Douglas County commissioners cleared the way Thursday for a 3-cent increase in the transient occupancy tax - paid by visitors to hotels and vacation rentals - to help shore up sagging room tax revenues.
The tax increase will be put to county voters in the November election as an advisory question. It would increase the rate from 10 cents to 13 cents per $1 of the room rate to support tourism development and parks and recreation facilities.
If voters approve the ballot question, it must be OK'd by the Nevada Legislature.
"We need overwhelming support from the voters to take this to the Legislature," said Commissioner Doug Johnson. "Not even then is it guaranteed."
County Manager T. Michael Brown said estimates for the amount generated by each 1 percent are $400,000 at the Lake and $60,000 in the Valley.
In a report to commissioners, Brown said there has been a steady decline in transient occupancy tax generated in Douglas County. For the current fiscal year, budget revenues will need to be revised downward by about $1 million, or 17 percent, he said.

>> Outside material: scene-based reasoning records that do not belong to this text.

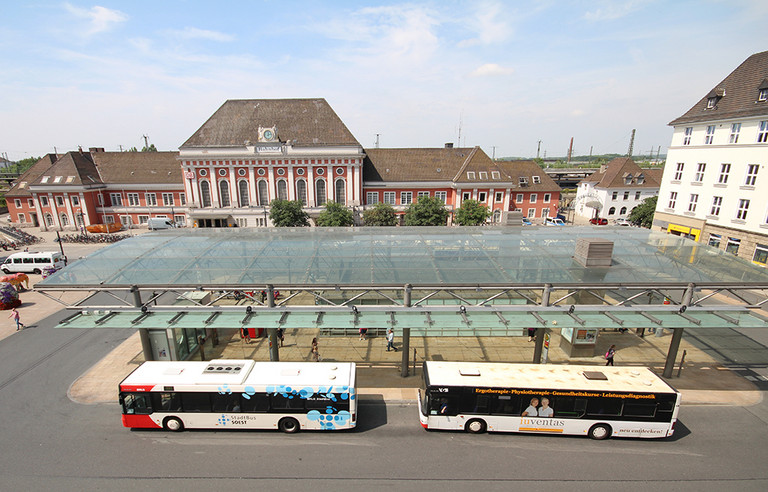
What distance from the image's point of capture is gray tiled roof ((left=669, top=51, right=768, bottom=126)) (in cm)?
2910

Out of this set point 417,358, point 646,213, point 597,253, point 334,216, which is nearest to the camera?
point 597,253

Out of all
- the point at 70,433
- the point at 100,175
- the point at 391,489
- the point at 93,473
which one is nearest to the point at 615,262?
the point at 391,489

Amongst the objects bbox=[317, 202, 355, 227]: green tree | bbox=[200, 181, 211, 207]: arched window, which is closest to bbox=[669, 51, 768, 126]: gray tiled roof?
bbox=[317, 202, 355, 227]: green tree

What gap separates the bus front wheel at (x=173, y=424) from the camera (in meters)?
11.9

That reduces money available to support promotional activities and to fund parks, recreation, senior services and library services in Douglas County.
"Tourists will pay almost 100 percent of this tax as few county residents stay in hotel rooms or vacation rentals throughout the year," Brown said. "This is consistent with the county's position that, to the extent possible, taxes or fees imposed by a local government should have a nexus to the service, program or facility provided."
He said the proposed increase would place Douglas County in the "high middle" of other Nevada and California communities, but lower than many large communities in the western United States.
Washoe County charges 13 percent transient occupancy tax and Carson City 10 percent.